Fresh Cherry Muffins That Stay Moist and Juicy Every Time
Lina Vexley
Moist, sweet, and bursting with juicy cherries—these muffins are the perfect summer bake for breakfast or snack time.
Prep Time 15 minutes mins
Cook Time 20 minutes mins
Total Time 35 minutes mins
Course Breakfast, Dessert, Snacks
Cuisine American
Servings 12 muffins
Calories 210 kcal
- 1 ¾ cups all-purpose flour
- ½ cup sugar
- 2 tsp baking powder
- ¼ tsp baking soda
- ½ tsp salt
- ½ cup unsalted butter melted
- 2 large eggs
- ¾ cup buttermilk or yogurt
- 1 tsp vanilla extract
- 1 ¼ cups fresh cherries pitted and chopped
Preheat oven to 375°F and line a 12-cup muffin tin.

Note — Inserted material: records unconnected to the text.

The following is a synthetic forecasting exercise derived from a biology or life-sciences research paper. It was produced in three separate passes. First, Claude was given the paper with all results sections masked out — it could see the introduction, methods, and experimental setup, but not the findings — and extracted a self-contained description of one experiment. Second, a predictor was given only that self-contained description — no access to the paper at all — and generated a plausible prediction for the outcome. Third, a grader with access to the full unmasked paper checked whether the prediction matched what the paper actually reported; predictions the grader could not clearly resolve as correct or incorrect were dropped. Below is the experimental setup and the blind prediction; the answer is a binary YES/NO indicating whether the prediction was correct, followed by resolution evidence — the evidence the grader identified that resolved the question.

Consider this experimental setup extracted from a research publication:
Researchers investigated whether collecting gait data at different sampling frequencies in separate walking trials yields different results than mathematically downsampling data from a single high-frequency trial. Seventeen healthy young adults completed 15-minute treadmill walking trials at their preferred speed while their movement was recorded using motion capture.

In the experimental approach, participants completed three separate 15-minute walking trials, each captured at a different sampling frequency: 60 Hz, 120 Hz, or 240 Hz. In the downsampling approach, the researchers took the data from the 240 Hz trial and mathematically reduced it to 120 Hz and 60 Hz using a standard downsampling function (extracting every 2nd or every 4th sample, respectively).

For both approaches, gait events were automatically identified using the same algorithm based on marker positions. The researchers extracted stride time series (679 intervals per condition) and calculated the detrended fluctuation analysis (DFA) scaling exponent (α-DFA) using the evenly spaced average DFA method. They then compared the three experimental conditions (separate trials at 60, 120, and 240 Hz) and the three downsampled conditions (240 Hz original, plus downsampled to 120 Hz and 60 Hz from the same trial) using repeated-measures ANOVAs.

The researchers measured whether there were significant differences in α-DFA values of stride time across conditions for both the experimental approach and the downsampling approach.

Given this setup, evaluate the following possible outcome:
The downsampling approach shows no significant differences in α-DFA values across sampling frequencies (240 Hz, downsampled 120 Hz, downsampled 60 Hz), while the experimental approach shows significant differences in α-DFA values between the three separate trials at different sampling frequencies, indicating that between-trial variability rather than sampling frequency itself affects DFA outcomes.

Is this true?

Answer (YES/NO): NO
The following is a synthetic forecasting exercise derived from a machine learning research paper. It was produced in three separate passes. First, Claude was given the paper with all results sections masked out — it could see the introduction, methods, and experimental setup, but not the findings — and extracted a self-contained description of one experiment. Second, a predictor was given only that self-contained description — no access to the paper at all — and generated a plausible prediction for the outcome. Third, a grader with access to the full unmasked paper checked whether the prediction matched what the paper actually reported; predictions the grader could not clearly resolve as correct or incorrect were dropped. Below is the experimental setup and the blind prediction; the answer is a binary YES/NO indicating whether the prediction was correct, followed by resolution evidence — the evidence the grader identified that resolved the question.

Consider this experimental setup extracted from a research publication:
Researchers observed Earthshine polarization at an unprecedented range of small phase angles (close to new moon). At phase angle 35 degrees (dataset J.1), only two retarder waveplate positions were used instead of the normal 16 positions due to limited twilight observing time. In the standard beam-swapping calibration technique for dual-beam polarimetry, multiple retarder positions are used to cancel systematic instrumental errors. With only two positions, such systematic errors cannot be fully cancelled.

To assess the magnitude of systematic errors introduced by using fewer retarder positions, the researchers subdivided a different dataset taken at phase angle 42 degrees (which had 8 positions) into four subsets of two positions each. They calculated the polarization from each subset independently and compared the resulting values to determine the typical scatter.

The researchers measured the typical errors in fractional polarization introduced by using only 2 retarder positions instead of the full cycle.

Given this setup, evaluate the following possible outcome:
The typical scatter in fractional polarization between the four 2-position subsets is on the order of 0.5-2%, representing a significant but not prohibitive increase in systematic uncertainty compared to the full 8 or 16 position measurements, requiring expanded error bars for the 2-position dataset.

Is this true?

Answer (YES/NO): NO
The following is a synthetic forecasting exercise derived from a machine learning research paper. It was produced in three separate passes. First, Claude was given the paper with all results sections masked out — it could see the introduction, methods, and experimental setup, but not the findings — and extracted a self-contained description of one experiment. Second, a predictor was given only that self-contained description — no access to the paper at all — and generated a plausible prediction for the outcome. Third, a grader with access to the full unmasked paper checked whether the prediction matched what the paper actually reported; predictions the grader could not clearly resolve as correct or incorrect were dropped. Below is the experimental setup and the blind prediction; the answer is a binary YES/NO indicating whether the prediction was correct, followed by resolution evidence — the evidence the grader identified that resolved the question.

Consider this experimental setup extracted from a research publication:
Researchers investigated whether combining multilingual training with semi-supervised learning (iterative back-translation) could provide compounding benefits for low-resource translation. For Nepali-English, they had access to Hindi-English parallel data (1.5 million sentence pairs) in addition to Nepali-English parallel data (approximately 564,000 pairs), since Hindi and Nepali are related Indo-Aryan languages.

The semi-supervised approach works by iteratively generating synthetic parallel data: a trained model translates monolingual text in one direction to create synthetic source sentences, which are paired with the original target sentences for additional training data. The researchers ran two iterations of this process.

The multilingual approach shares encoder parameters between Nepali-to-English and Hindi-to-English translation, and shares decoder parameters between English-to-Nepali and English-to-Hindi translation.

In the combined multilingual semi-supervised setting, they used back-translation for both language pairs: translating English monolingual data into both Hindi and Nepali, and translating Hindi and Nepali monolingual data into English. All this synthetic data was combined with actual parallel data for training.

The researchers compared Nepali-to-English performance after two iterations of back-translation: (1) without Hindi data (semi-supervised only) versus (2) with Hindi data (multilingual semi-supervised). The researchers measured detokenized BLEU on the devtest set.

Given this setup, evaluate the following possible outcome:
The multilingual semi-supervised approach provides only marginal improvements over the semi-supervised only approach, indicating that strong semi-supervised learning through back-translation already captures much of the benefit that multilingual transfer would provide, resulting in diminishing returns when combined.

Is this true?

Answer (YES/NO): NO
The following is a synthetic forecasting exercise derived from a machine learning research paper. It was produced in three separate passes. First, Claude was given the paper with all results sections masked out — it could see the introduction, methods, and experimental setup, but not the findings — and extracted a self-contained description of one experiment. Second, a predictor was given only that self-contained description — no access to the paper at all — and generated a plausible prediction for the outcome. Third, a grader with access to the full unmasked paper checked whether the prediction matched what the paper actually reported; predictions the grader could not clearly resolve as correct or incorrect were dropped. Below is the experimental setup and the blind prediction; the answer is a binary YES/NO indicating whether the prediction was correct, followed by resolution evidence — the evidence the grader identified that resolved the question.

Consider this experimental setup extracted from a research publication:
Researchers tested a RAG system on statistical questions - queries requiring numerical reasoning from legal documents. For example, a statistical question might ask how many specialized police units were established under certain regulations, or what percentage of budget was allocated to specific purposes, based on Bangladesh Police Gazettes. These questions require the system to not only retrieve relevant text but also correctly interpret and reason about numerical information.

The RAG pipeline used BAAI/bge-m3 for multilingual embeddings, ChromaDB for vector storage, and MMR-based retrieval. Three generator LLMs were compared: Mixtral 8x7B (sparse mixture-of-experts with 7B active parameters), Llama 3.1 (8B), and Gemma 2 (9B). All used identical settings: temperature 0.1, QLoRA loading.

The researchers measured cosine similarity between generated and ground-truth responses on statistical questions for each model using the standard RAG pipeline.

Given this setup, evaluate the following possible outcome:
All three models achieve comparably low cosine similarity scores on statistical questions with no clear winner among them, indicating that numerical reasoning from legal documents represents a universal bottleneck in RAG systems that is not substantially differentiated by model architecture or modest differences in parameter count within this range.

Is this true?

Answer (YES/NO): YES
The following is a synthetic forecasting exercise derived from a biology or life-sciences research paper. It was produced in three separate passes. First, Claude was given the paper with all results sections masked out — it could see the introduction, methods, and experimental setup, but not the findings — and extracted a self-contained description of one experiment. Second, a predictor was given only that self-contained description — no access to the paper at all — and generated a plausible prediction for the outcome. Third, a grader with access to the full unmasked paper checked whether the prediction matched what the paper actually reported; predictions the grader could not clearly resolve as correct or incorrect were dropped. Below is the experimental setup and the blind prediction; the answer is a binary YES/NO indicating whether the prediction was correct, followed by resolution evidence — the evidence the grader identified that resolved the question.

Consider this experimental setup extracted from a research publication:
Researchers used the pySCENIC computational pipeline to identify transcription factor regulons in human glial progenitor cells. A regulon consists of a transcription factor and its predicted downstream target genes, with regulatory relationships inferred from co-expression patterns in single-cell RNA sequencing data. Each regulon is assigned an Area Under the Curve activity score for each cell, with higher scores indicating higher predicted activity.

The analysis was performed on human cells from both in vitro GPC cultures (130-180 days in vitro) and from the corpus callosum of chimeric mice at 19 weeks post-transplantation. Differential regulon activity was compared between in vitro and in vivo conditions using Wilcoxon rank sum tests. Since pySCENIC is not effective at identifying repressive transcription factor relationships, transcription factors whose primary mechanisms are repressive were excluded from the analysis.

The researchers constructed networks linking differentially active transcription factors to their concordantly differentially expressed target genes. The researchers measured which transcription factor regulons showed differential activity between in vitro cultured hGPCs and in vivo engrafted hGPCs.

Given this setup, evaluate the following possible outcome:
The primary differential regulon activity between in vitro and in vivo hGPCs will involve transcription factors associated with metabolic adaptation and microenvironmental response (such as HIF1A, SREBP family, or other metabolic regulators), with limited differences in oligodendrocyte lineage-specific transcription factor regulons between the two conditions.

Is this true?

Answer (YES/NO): NO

Whisk flour, baking powder, baking soda, and salt together.
In another bowl, whisk sugar, melted butter, eggs, buttermilk, and vanilla.
Combine wet and dry ingredients until just mixed.
Toss cherries in 1 tbsp flour and gently fold into batter.
Divide into muffin cups, filling ¾ full.
Top with coarse sugar if desired.
Bake 18–22 minutes or until golden and a toothpick comes out clean.
Cool in tin 5 mins, then transfer to rack.
Serve warm or store in airtight container.
You can substitute buttermilk with full-fat yogurt.
For extra crunch, sprinkle turbinado sugar before baking.
Freezes well up to 2 months in airtight bag.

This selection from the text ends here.